AUFGABENSTELLUNG —
Mit welcher Punktzahl sicherte sich Michael Schrader laut dem Bericht über den WM-Zehnkampf in Moskau seine erste internationale Medaille?

BEREITGESTELLTER AUSZUG —
┌──
Moskau/Düsseldorf Michael Schrader krönt sich mit Silber

Moskau/Düsseldorf · Der 26-Jährige sorgt für die erste WM-Medaille deutscher Zehnkämpfer seit 16 Jahren. Rico Freimuth wird Siebter, Europameister Pascal Behrenbruch landet auf Rang elf. Gold geht an Olympiasieger Ashton Eaton aus den USA.

Als es vollbracht ist, brüllt Michael Schrader seine ganze Freude heraus. Mit einer persönlichen Bestleistung von 8670 Punkten sichert er sich bei der Leichtathletik-Weltmeisterschaft in Moskau seine erste internationale Medaille.

"Ich wusste immer, wenn ich gesund bin, kann ich Großes leisten. sagte Schrader, der "ohne Ziel und Prognose" in den WM-Kampf gegangen war und "nur gesund durchkommen" wollte. Clemens Prokop, Präsident des Deutschen Leichtathletik-Verbandes (DLV), sprach von einem traumhaften Start: "Zehnkämpfer waren in Deutschland immer Helden der Nation." 1997 hatte Frank Busemann zuletzt Bronze gewonnen, zehn Jahre zuvor holte Siegfried Wentz Silber hinter DDR-Athlet Torsten Voss.
└──
ENTNOMMENE EINTRÄGE —
┌──
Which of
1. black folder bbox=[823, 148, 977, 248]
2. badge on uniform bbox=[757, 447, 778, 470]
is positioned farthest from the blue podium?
└──
┌──
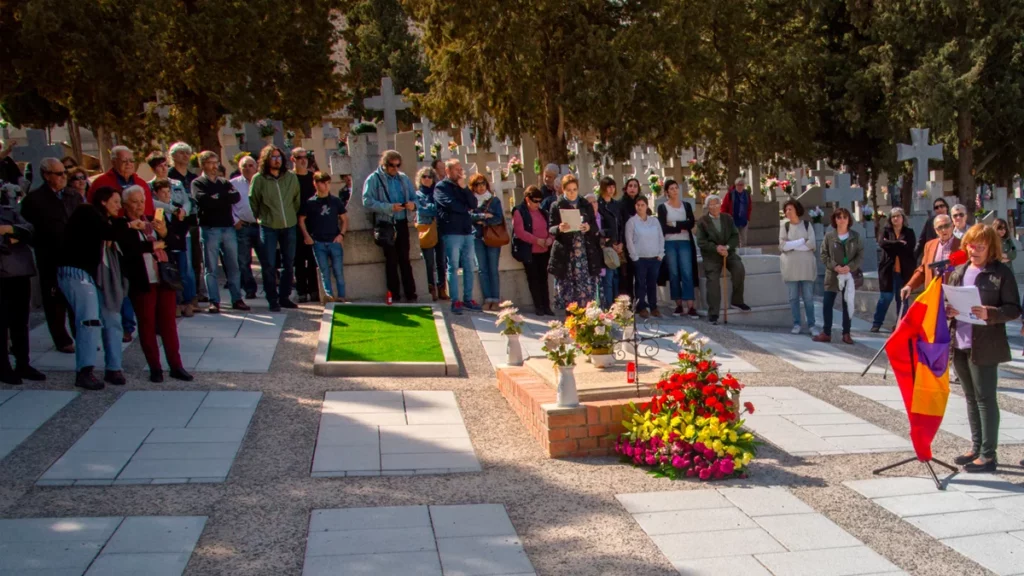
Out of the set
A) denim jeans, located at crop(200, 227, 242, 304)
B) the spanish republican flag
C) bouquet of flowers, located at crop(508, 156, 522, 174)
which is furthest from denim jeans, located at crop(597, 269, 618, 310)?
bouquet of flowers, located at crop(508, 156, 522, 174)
└──
LÖSUNG DER AUFGABE —
Mit 8670 Punkten, seiner persönlichen Bestleistung.